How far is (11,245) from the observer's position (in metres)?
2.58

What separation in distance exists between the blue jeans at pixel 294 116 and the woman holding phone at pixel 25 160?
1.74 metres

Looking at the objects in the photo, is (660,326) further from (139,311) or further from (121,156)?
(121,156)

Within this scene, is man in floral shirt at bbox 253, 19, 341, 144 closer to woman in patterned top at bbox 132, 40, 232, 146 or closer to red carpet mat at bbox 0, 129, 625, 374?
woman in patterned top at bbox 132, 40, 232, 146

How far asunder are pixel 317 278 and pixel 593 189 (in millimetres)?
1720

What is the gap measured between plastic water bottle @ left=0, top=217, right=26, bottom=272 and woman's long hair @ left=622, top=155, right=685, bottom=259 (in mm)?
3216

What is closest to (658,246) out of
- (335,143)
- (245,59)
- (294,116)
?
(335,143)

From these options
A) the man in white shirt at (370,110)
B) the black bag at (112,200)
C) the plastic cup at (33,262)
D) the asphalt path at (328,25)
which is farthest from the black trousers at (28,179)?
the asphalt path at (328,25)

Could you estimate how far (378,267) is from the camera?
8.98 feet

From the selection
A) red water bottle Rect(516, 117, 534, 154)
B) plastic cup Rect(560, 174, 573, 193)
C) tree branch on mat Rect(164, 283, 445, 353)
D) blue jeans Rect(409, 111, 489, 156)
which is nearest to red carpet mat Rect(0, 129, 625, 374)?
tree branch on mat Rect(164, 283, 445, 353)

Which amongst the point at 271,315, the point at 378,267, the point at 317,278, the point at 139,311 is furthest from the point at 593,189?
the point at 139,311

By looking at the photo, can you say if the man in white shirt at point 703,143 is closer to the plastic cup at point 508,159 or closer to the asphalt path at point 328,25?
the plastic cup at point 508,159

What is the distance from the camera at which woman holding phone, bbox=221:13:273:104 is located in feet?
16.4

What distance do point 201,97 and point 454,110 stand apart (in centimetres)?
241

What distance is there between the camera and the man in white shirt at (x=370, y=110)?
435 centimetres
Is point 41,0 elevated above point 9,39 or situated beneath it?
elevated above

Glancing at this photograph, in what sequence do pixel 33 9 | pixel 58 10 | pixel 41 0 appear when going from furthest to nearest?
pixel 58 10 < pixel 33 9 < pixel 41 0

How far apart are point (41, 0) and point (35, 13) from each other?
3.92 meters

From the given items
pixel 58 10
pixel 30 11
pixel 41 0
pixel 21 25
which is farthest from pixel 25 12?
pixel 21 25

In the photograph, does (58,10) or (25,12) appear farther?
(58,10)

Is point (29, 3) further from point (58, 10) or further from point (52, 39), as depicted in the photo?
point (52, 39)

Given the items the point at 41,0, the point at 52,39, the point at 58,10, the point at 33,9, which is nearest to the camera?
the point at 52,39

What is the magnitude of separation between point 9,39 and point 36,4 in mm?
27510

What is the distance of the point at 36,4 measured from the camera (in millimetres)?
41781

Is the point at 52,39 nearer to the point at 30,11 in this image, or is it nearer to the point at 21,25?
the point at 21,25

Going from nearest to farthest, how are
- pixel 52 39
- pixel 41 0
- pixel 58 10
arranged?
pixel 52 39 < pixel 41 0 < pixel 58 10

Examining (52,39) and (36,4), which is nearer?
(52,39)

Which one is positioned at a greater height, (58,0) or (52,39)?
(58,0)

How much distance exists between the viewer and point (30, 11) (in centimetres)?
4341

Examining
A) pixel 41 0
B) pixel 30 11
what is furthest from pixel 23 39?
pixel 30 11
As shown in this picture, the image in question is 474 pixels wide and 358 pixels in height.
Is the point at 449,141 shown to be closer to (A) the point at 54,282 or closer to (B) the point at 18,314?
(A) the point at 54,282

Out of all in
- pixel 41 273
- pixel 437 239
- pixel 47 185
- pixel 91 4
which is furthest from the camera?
+++
Copy the rows above again, swapping every "closer to" for "nearer to" and leaving everything else as it is.

How far is (11,245) from the observer's position (in metres)?
2.58

What separation in distance exists between the blue jeans at pixel 294 116 and the woman holding phone at pixel 25 160?
1.74 metres

Looking at the objects in the photo, is (660,326) further from (139,311) or further from (121,156)?
(121,156)

Within this scene, is man in floral shirt at bbox 253, 19, 341, 144 nearer to woman in patterned top at bbox 132, 40, 232, 146 or nearer to red carpet mat at bbox 0, 129, 625, 374?
woman in patterned top at bbox 132, 40, 232, 146

How far asunder are pixel 317 278 and pixel 593 189 (in millimetres)?
1720

What is the gap measured between plastic water bottle @ left=0, top=217, right=26, bottom=272 and woman's long hair @ left=622, top=155, right=685, bottom=259 (in mm)?
3216

What is closest to (658,246) out of
- (335,143)
- (245,59)
- (294,116)
?
(335,143)

From these options
A) the man in white shirt at (370,110)
B) the black bag at (112,200)
C) the plastic cup at (33,262)
D) the asphalt path at (328,25)
which is farthest from the black trousers at (28,179)?
the asphalt path at (328,25)

Could you estimate how far (378,267) is from the camera?
8.98 feet

From the selection
A) red water bottle Rect(516, 117, 534, 154)
B) plastic cup Rect(560, 174, 573, 193)
C) tree branch on mat Rect(164, 283, 445, 353)
D) blue jeans Rect(409, 111, 489, 156)
which is nearest to red carpet mat Rect(0, 129, 625, 374)?
tree branch on mat Rect(164, 283, 445, 353)

Which amongst the point at 271,315, the point at 378,267, the point at 317,278, the point at 139,311 is furthest from the point at 593,189?
the point at 139,311

By looking at the photo, can you say if the man in white shirt at point 703,143 is nearer to the plastic cup at point 508,159 or nearer to the asphalt path at point 328,25?
the plastic cup at point 508,159

What is the distance from the camera at which woman holding phone, bbox=221:13:273:104 is located in feet?
16.4

What distance do point 201,97 and point 454,110 stand apart (in centimetres)?
241

What distance is there between the camera and the man in white shirt at (x=370, y=110)?
435 centimetres
Is point 41,0 elevated above point 9,39 or situated beneath it?
elevated above

Glancing at this photograph, in what sequence do pixel 33 9 | pixel 58 10 | pixel 41 0 appear when going from furthest to nearest?
pixel 58 10 < pixel 33 9 < pixel 41 0

How far apart are point (41, 0) and point (35, 13) from each other?
3.92 meters

From the given items
pixel 58 10
pixel 30 11
pixel 41 0
pixel 21 25
which is farthest from pixel 25 12?
pixel 21 25

In the photograph, does (58,10) or (25,12) appear farther?
(58,10)

Is point (29, 3) further from point (58, 10) or further from point (52, 39), as depicted in the photo?
point (52, 39)

Given the items the point at 41,0, the point at 52,39, the point at 58,10, the point at 33,9, which is nearest to the camera?
the point at 52,39

What is the magnitude of separation between point 9,39 and point 36,4 in mm?
27510

What is the distance of the point at 36,4 measured from the camera (in millimetres)?
41781

Is the point at 52,39 nearer to the point at 30,11 in this image, or is it nearer to the point at 21,25?
the point at 21,25

Going from nearest to farthest, how are
- pixel 52 39
- pixel 41 0
- pixel 58 10
arranged?
pixel 52 39 < pixel 41 0 < pixel 58 10

Examining (52,39) and (36,4), which is nearer?
(52,39)

Which one is positioned at a greater height, (58,0) or (52,39)?
(58,0)

How much distance exists between the viewer and point (30, 11) (in centimetres)?
4341

Examining
A) pixel 41 0
B) pixel 30 11
what is furthest from pixel 23 39?
pixel 30 11
As shown in this picture, the image in question is 474 pixels wide and 358 pixels in height.
Is the point at 449,141 shown to be nearer to (A) the point at 54,282 or nearer to (B) the point at 18,314?
(A) the point at 54,282

Out of all in
- pixel 41 273
- pixel 437 239
- pixel 47 185
- pixel 91 4
which is furthest from the camera?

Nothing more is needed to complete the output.